● **EXERCISE DETAILS**: Please output all of the entries exactly and omit any images they hold.

● **DATA FOR REVIEW**:
____________
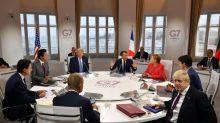 El G-7 acordó movilizarse para ayudar a los países afectados de la Amazonia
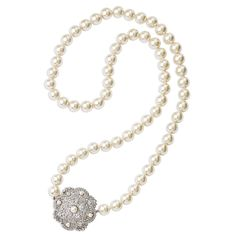 Jacqueline Kennedy Jewelry : Filigree and Simulated Pearl Necklace. Handed down from her Mother, lots of Jackie's jewelry was from her Mother who had Coco Chanel make it for her. This piece was made in early 1900's.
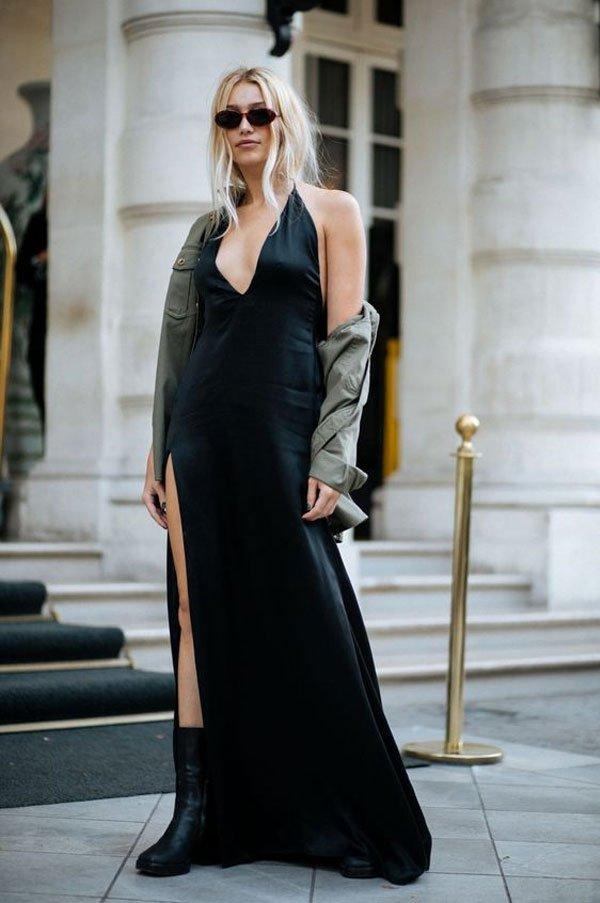 it-girl - vestido-preto-fenda - vestido-preto - meia estação - street style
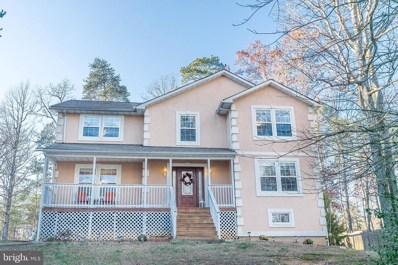 611 Norman Drive, Ruther Glen, VA 22546 - #: VACV123366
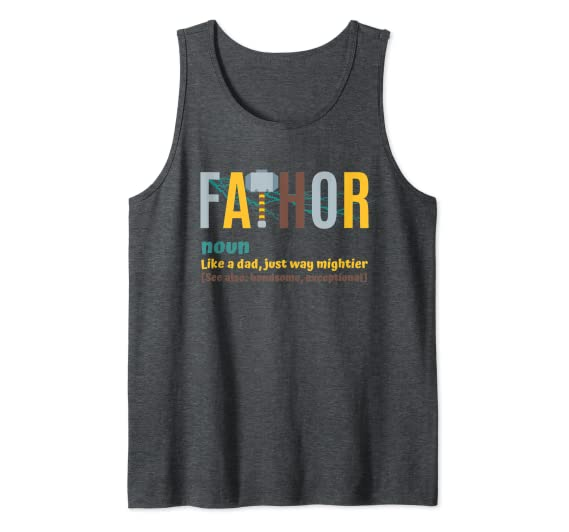 King Of The Grill Father/'s Day Gift Vest Tank Gym Top Size S-XXL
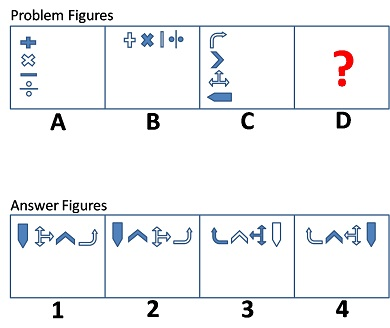 non verbal reasoning questions and answers pdf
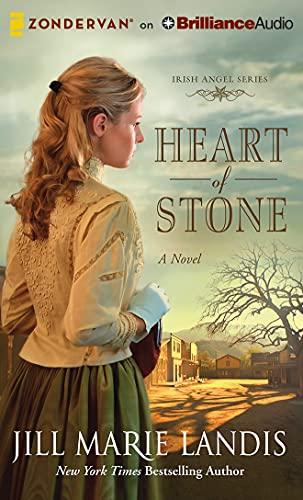 9781511383189: Heart of Stone (Irish Angel)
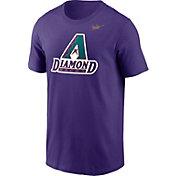 Nike Men's Arizona Diamondbacks Green Co-op Short Sleeve T-Shirt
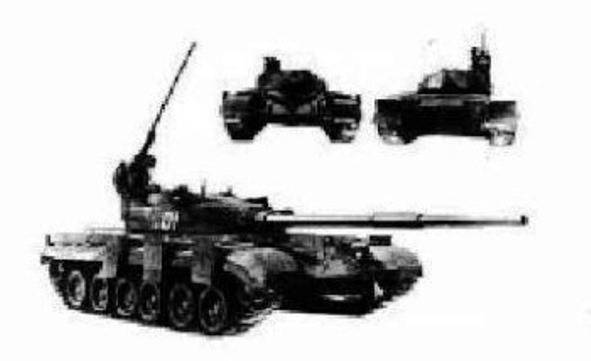 The T-80s future in the Russian Army - Page 12 Em2syQSXcAcwKOo?format=jpg&name=small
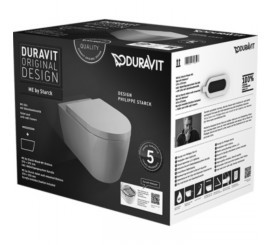 Duravit ME by Starck Set vas WC 37x57 cm si capac inclus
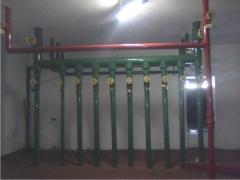 Foto 18 fossas s�pticas - Antonio  Bombeiro Hidraulico s/a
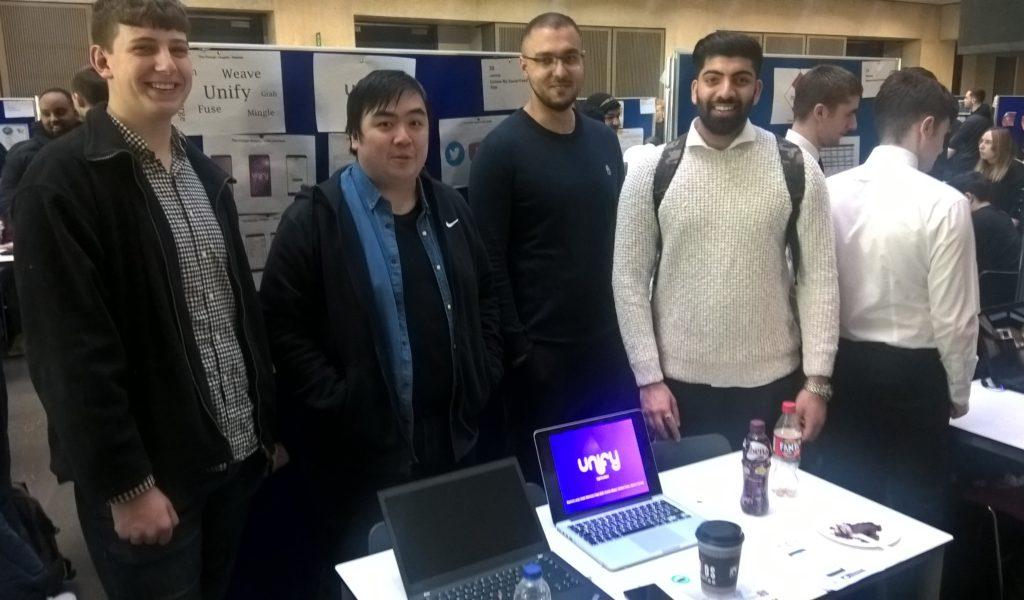 Ingeniousapps Student Showcase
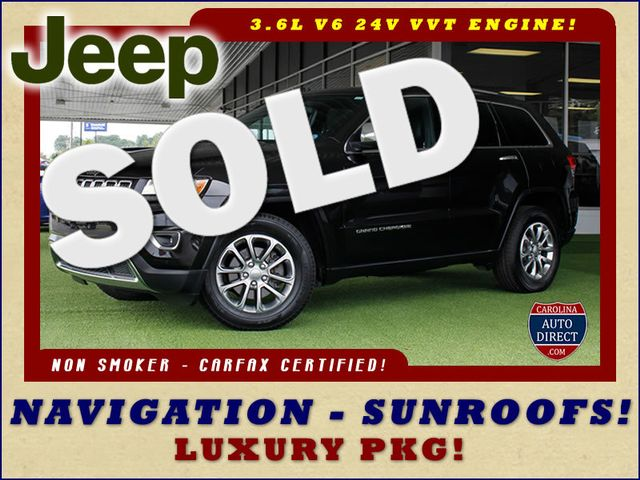 2014 Jeep Grand Cherokee Limited LUXURY RWD - NAV - SUNROOFS - NEW TIRES! Mooresville , NC 0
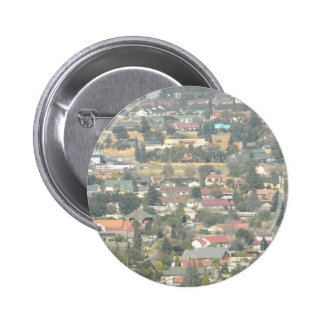 City of Life Button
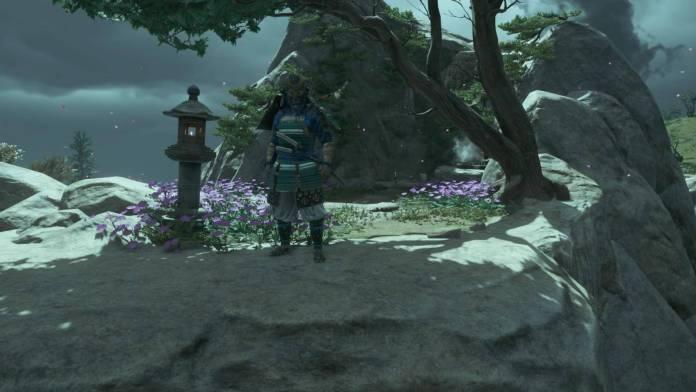 Reseña: Ghost of Tsushima, la vuelta del Japón feudal en pleno 2020 (Sin Spoilers) 37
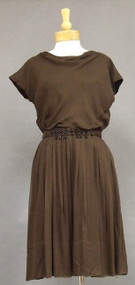Draped Brown Chiffon 1960's Cocktail Dress w/ Beaded Belt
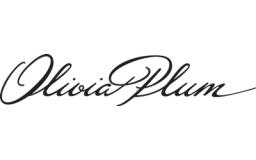 Olivia Plum
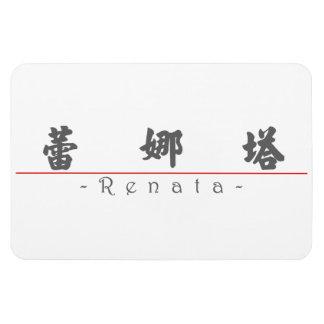 Chinese name for Renata 20304_4.pdf Magnet
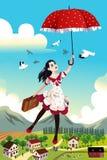 Mulher que guarda um voo do guarda-chuva no ar Imagem de Stock
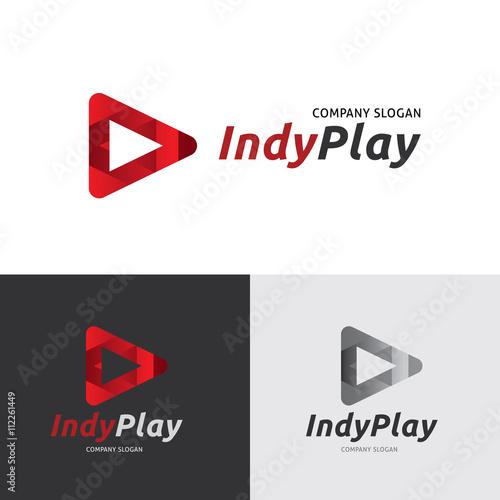 quotcreative logoplay logo media logo sound logo design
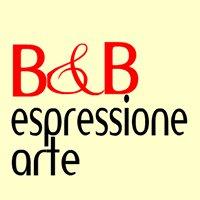 B&B Espressione Arte
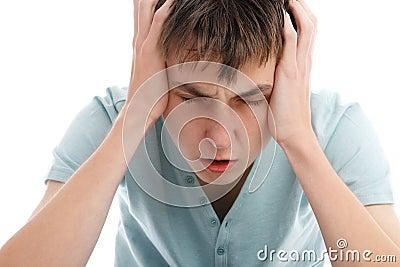 Headache migrain pain angst or stress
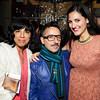 _MG_5821.jpg Vicky Martinez, Marcelo Donari, Maya Lahyani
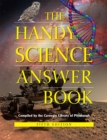 Image for The Handy Science Answer Book : 5th Edition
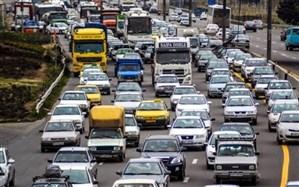 تمدید ممنوعیت ورود انواع کامیون به دلیل استمرار آلودگی هوا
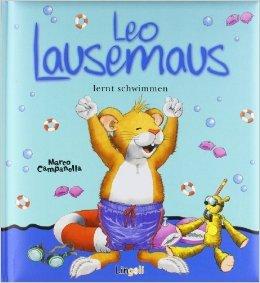 Leo Lausemaus lernt schwimmen (Lingoli) von Marco Campanella ( 12. Januar 2012 )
____________
● **EXERCISE RESPONSE**:
 El G-7 acordó movilizarse para ayudar a los países afectados de la Amazonia
 Jacqueline Kennedy Jewelry : Filigree and Simulated Pearl Necklace. Handed down from her Mother, lots of Jackie's jewelry was from her Mother who had Coco Chanel make it for her. This piece was made in early 1900's.
 it-girl - vestido-preto-fenda - vestido-preto - meia estação - street style
 611 Norman Drive, Ruther Glen, VA 22546 - #: VACV123366
 King Of The Grill Father/'s Day Gift Vest Tank Gym Top Size S-XXL
 non verbal reasoning questions and answers pdf
 9781511383189: Heart of Stone (Irish Angel)
 Nike Men's Arizona Diamondbacks Green Co-op Short Sleeve T-Shirt
 The T-80s future in the Russian Army - Page 12 Em2syQSXcAcwKOo?format=jpg&name=small
 Duravit ME by Starck Set vas WC 37x57 cm si capac inclus
 Foto 18 fossas s�pticas - Antonio  Bombeiro Hidraulico s/a
 Ingeniousapps Student Showcase
 2014 Jeep Grand Cherokee Limited LUXURY RWD - NAV - SUNROOFS - NEW TIRES! Mooresville , NC 0
 City of Life Button
 Reseña: Ghost of Tsushima, la vuelta del Japón feudal en pleno 2020 (Sin Spoilers) 37
Draped Brown Chiffon 1960's Cocktail Dress w/ Beaded Belt
 Olivia Plum
 Chinese name for Renata 20304_4.pdf Magnet
 Mulher que guarda um voo do guarda-chuva no ar Imagem de Stock
 quotcreative logoplay logo media logo sound logo design
 B&B Espressione Arte
 Headache migrain pain angst or stress
 _MG_5821.jpg Vicky Martinez, Marcelo Donari, Maya Lahyani
 Image for The Handy Science Answer Book : 5th Edition
 تمدید ممنوعیت ورود انواع کامیون به دلیل استمرار آلودگی هوا
 Leo Lausemaus lernt schwimmen (Lingoli) von Marco Campanella ( 12. Januar 2012 )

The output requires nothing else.